Si vous voulez bien me laisser finir...
[Français]
M. Yvan Loubier: Monsieur Farber, vous avez donc eu des pressions d'entreprises.
[Traduction]
Le vice-président (M. Charlie Penson (Peace River, PCC)): Monsieur Loubier, je crois que M. Ernewein voulait aussi intervenir.
[Français]
M. Yvan Loubier: D'accord, mais je n'ai pas vidé la première question.
Avez-vous eu des pressions d'entreprises pour faire en sorte que des entreprises qui avaient des filiales à la Barbade, notamment, et qui anciennement ne payaient pas leurs impôts au Canada puissent continuer à bénéficier d'un régime favorable comme celui-là?
[Traduction]
M. Brian Ernewein: Je crois que je peux vous répondre d’une façon assez précise. La proposition faite dans le budget 1994 avait pour objet de nettoyer les règles relatives aux filiales étrangères et de s’assurer que la liste des pays bénéficiant du régime du surplus exonéré correspondait à la liste des pays avec lesquels nous avions signé des conventions fiscales. De plus, nous voulions êtres certains que les sociétés en cause étaient bien résidentes de l’autre pays, aussi bien pour nous que pour l’autre pays. La façon dont cela a été exprimé dans le projet de règlement a été interprétée par certains comme une ingérence dans les affaires de ces autres pays.

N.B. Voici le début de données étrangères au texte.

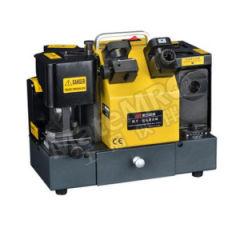 美日机床 铣刀/钻头研磨机 MR-F4 电动机功率:180W 额定电压:220V 净重:21kg  台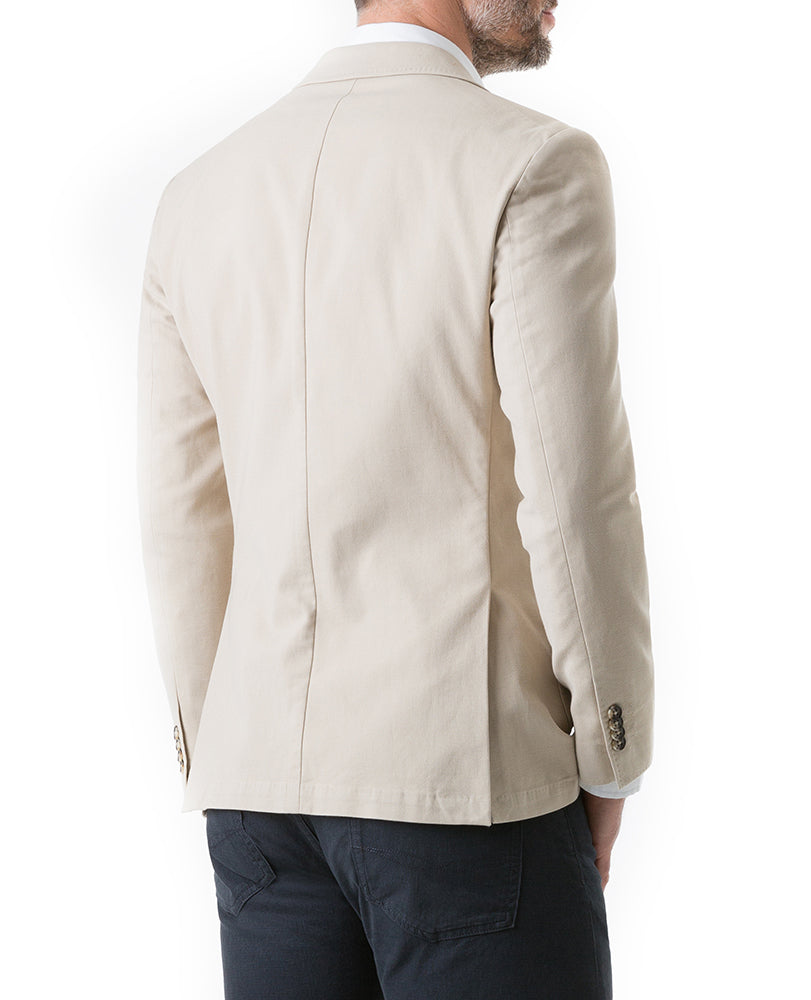 Rodd & Gunn Hyde Casual Unstructured Blazer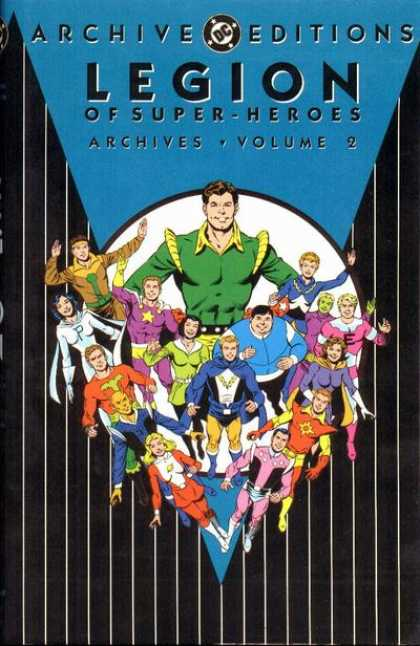 Legion of Super-Heroes Archives 2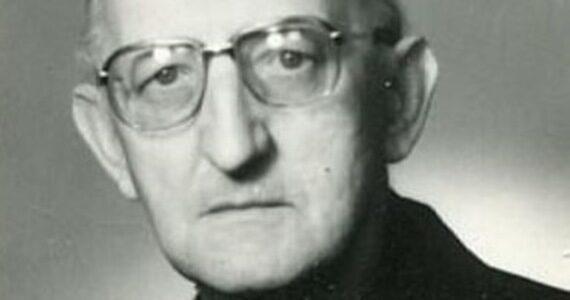 Ekshumacja zwłok ks. Blachnickiego - wybitnego działacza na rzecz Polaków na emigracji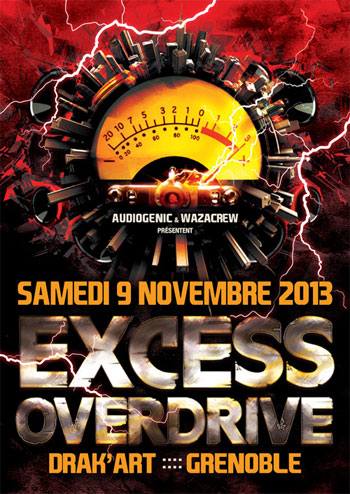 09/11/2013 EXCESS OVERDRIVE@Grenoble w/ Radium, Adrenokrome… GRENOBLE-350-494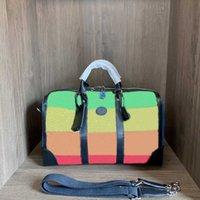 Moda Renk Eşleştirme Seyahat Çantası üst Lüks Tasarımcı Marka 2021 Büyük Kapasiteli Çok Fonksiyonlu Tuval Çanta Yüksek Kalite Özel Klasik Tatil Stil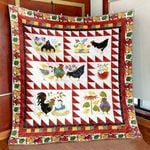 A Chick Here A Chick There Quilt Blanket Great Customized Blanket Gifts For Birthday Christmas Thanksgiving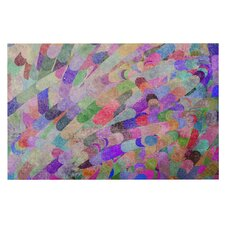 Abstract by Marianna Tankelevich Decorative Doormat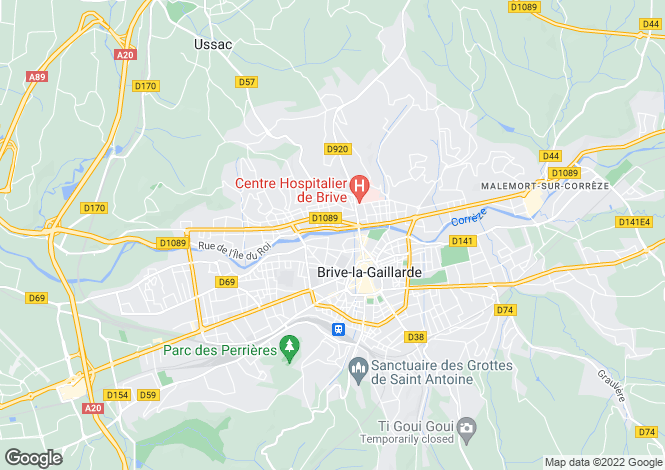 Map for Limousin, Corrèze, Brive-la-Gaillarde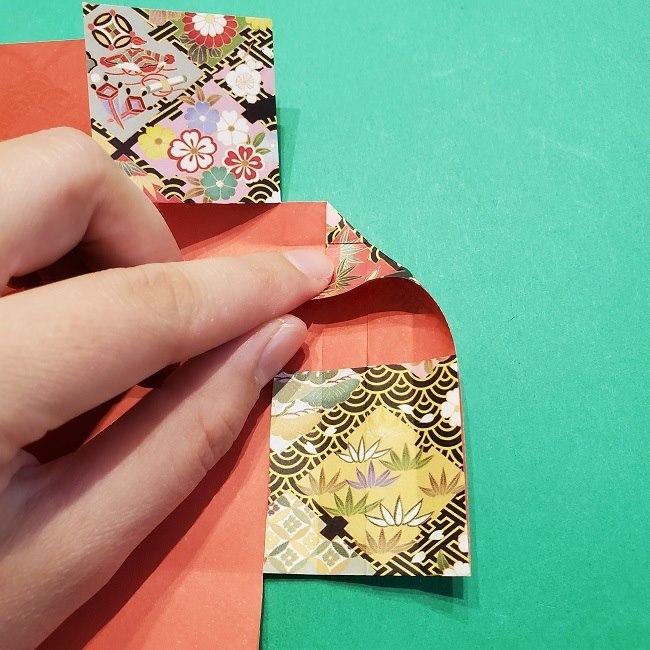 折り紙【1月の壁掛けフレーム】の作り方 (21)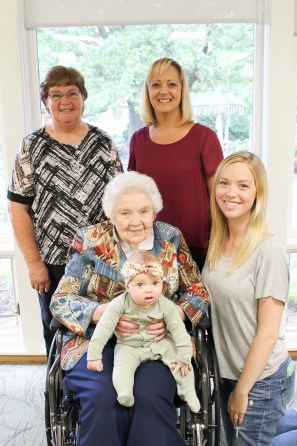 Mavis Marti of Bern is honored for a gathering to meet her great-great-granddaughter. Pictured are FRONT (L-R) Mavis Marti holding great-great granddaughter Willa Jay Emert of Seattle, Washington; and great-granddaughter Jordyn Emert, also from Seattle; BACK (L-R) daughter Sharon Duryea and granddaughter Liese Haverkamp, both of Topeka.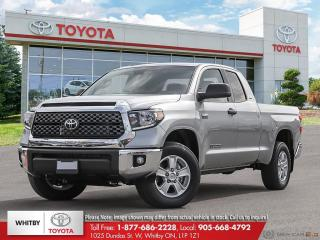 New 2021 Toyota Tundra SR5 for sale in Whitby, ON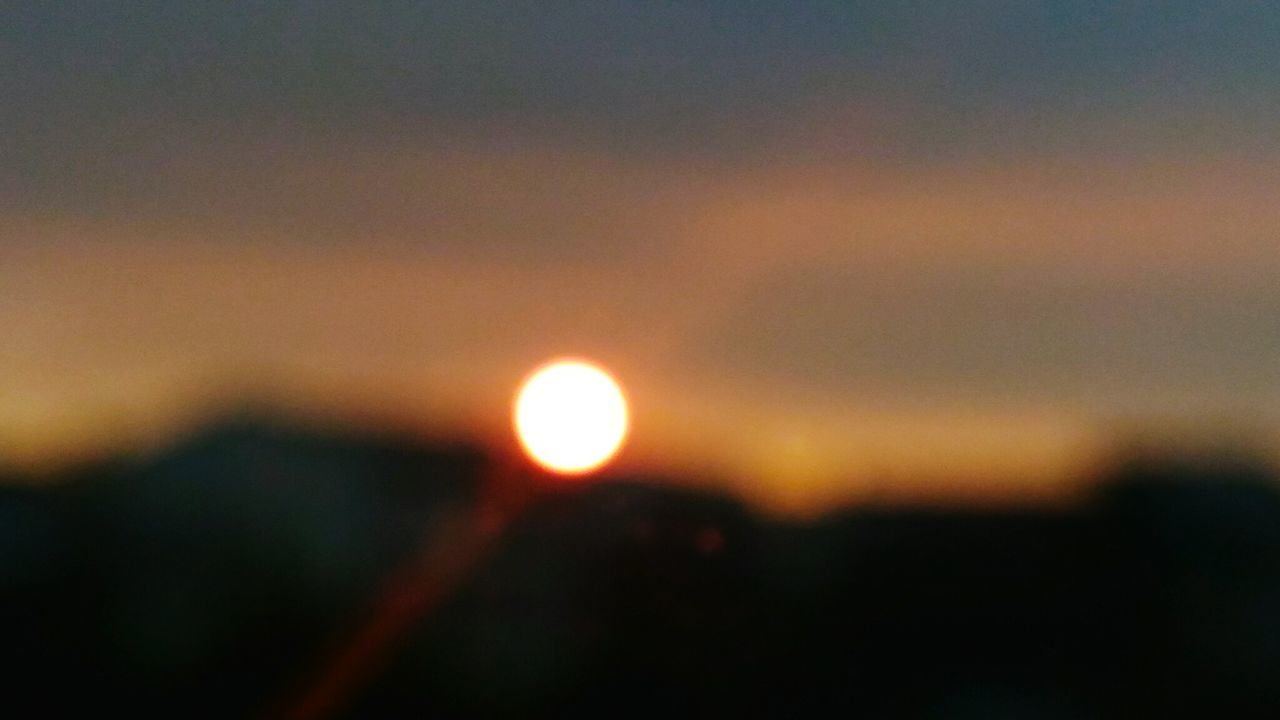 Sunset over blurred home, sunset focused Outdoors Tranquility Sunset Beauty In Nature Sky Close-up Scenics Nature Sunset Silhouettes sunset #sun #clouds #skylovers #sky #nature #beautifulinnature #naturalbeauty photography landscape sunset #sun #clouds #skylovers #sky #nature #beautifulinnature #naturalbeauty photography landscape Be. Ready.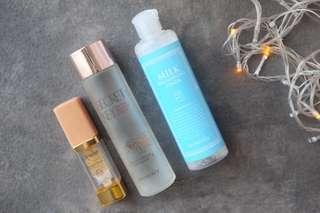 Skincars bundle: eyecream, toner, serum/essence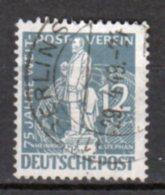 Berlin  35  Gestempelt - Gebraucht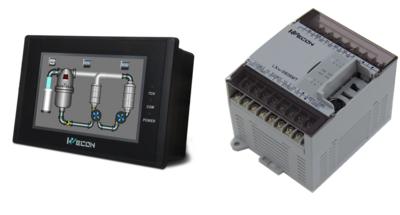 Compact Kit: 14pt PLC + 4.3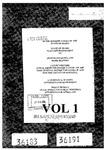 State v. Beavers Clerk's Record v. 1 Dckt. 36183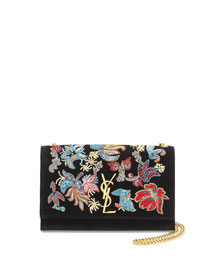 Monogram Sequin Flower Rock Flap Wallet-on-a-Chain Bag, Black/Multi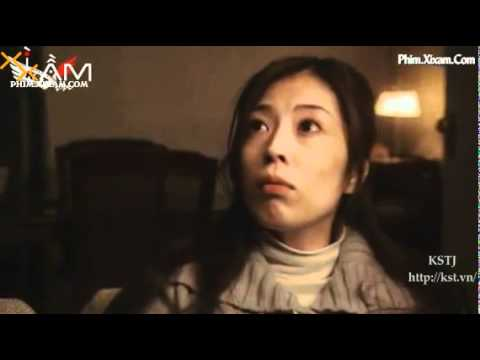 Xem Phim Lời Nguyền 4 The Grudge Old Lady In White Tập 4 ...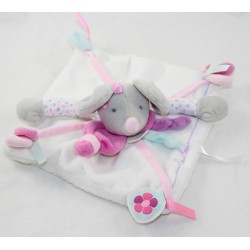Doudou flat mouse DOUDOU AND COMPAGNIE Pearly purple pink gray DC2976 15 cm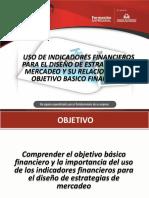 Presentación 2- Jairo Alonso Betancur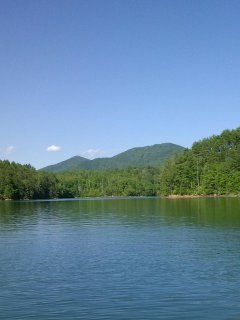 Rent a pontoon boat and relax on Hiwassee Lake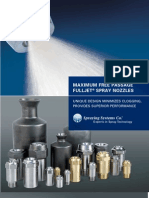 B703_MFP_FullJet_Nozzles (Spray Nozzle for Gas Cooling)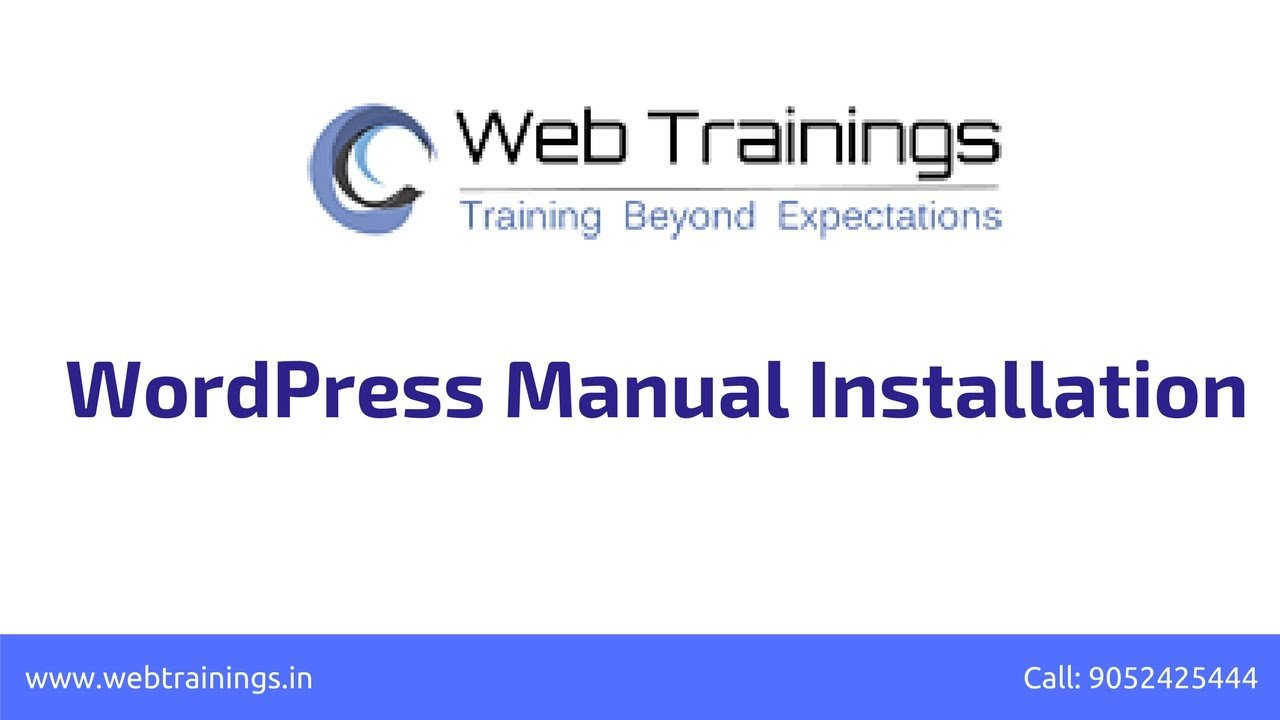 WordPress Installation 2017 - How to Install WordPress Manually in Cpanel/FTP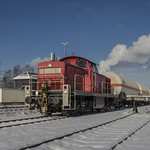 Chemnitz Railport thumbnail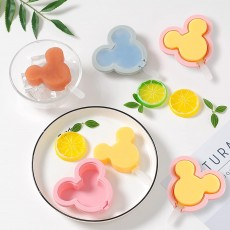 Ice Pop Molds with Lid Popsicle Sticks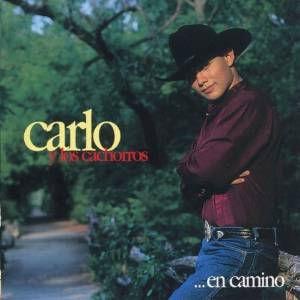 Carlo Y Los Cachorros - 1997 En Camino...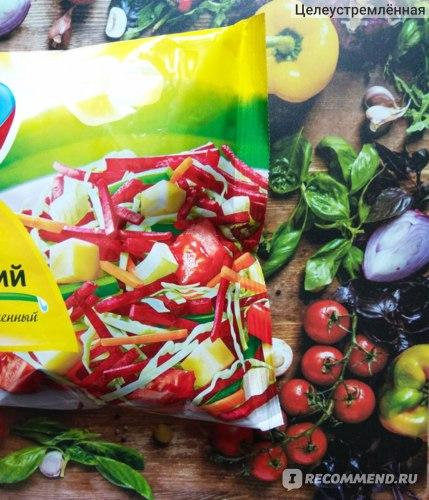 Овощная смесь 4 сезона Борщ МОСКОВСКИЙ (400 г) фото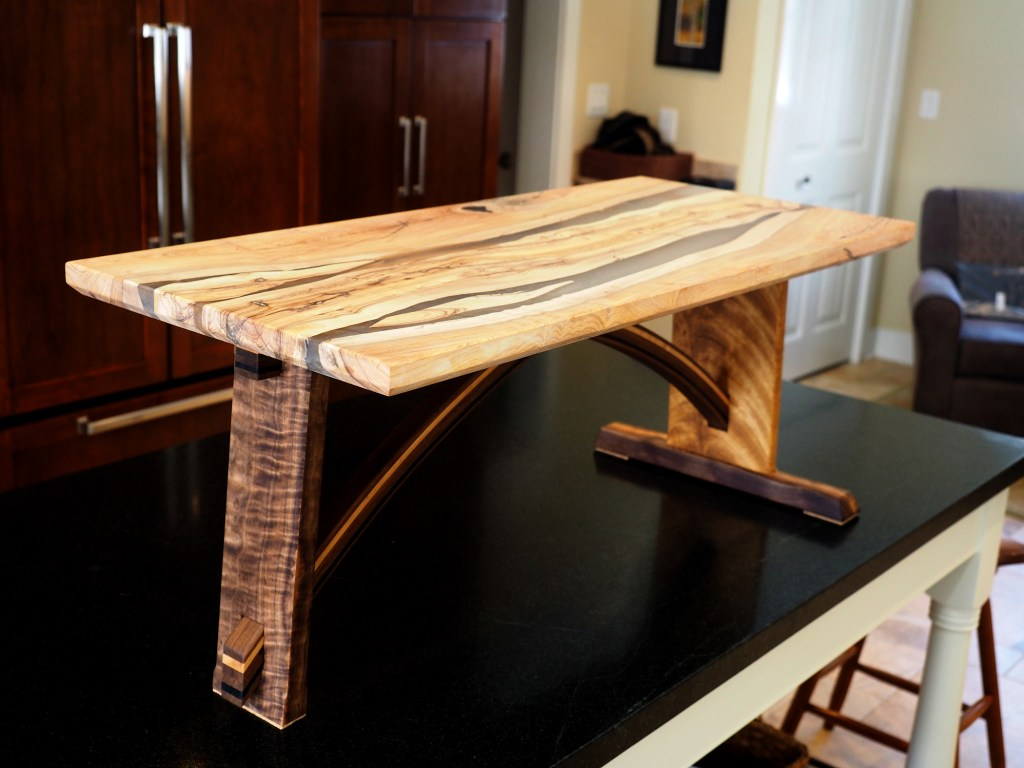 Coffee Table by KEVIN WINSOR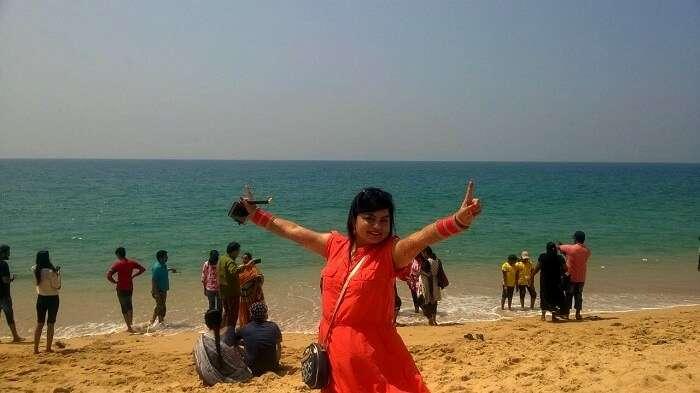 honeymoon on beach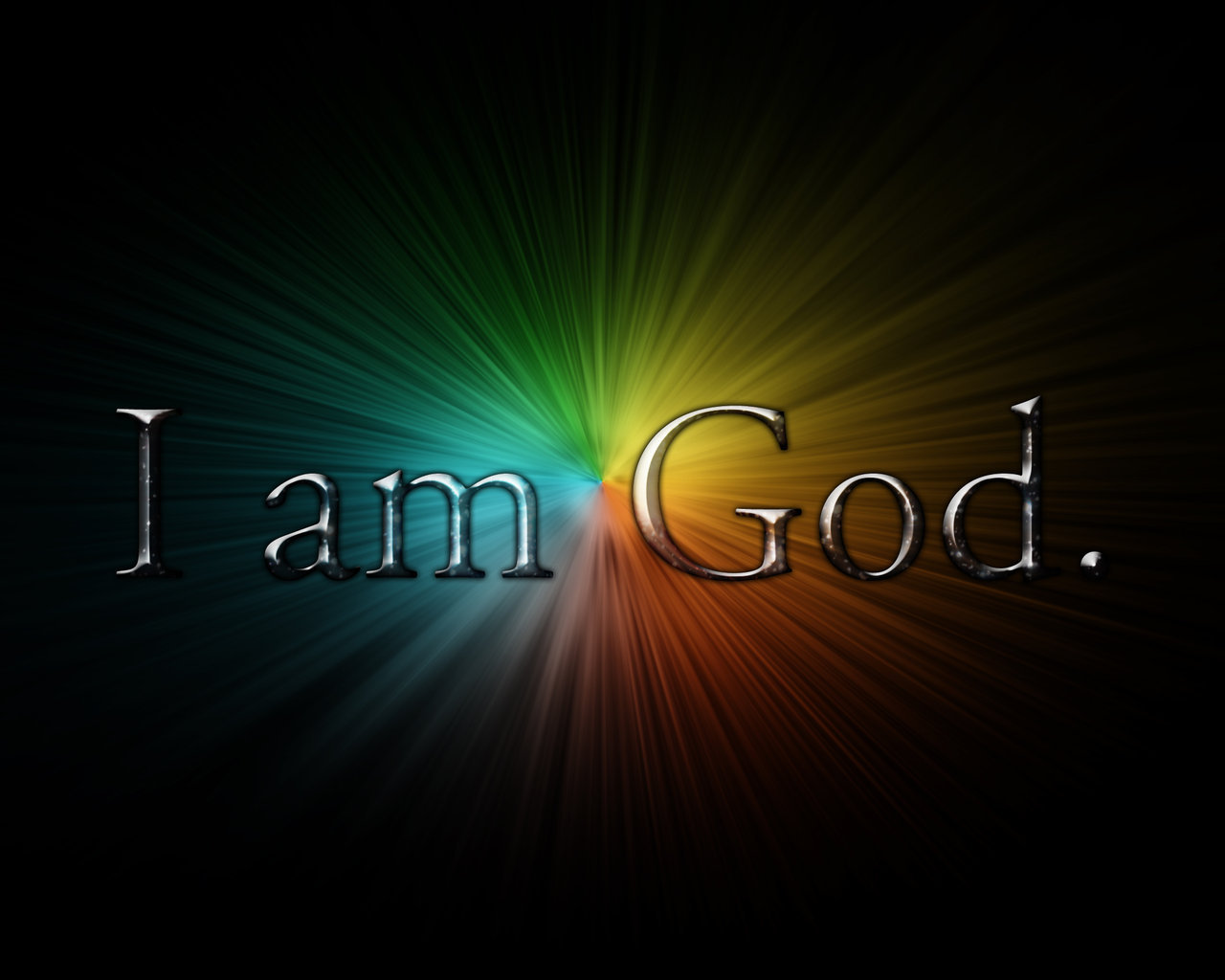 i am a god oby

Si je pouvais juste terminer...
[Français]
M. Yvan Loubier: Je comprends tout cela, monsieur, mais ce n'est pas ce que je veux savoir.
Est-ce que votre réponse a été d'adopter...
[Traduction]
Le vice-président (M. Charlie Penson): Monsieur Loubier, vous allez devoir attendre le prochain tour de table. Votre temps de parole est écoulé.
Madame Wasylycia-Leis.
[Français]
M. Yvan Loubier: J'ai seulement une dernière petite question, monsieur le président.
[Traduction]
Le vice-président (M. Charlie Penson): Au prochain tour de table, monsieur Loubier.
[Français]
M. Yvan Loubier: Est-ce que votre réponse est le règlement relatif à l'article XXX de la Convention fiscale entre le Canada et la Barbade? Est-ce que c'est la réponse que vous avez donnée aux entreprises qui s'inquiétaient de pouvoir, oui ou non, continuer à bénéficier d'un régime fiscal préférentiel, c'est-à-dire ne pas payer d'impôts au gouvernement fédéral et continuer à payer un impôt minime au gouvernement de la Barbade? La Convention fiscale entre le Canada et le Barbade....
[Traduction]
Le vice-président (M. Charlie Penson): Monsieur Loubier, nous allons demander au témoin de répondre brièvement, puis nous passerons à Mme Wasylycia-Leis.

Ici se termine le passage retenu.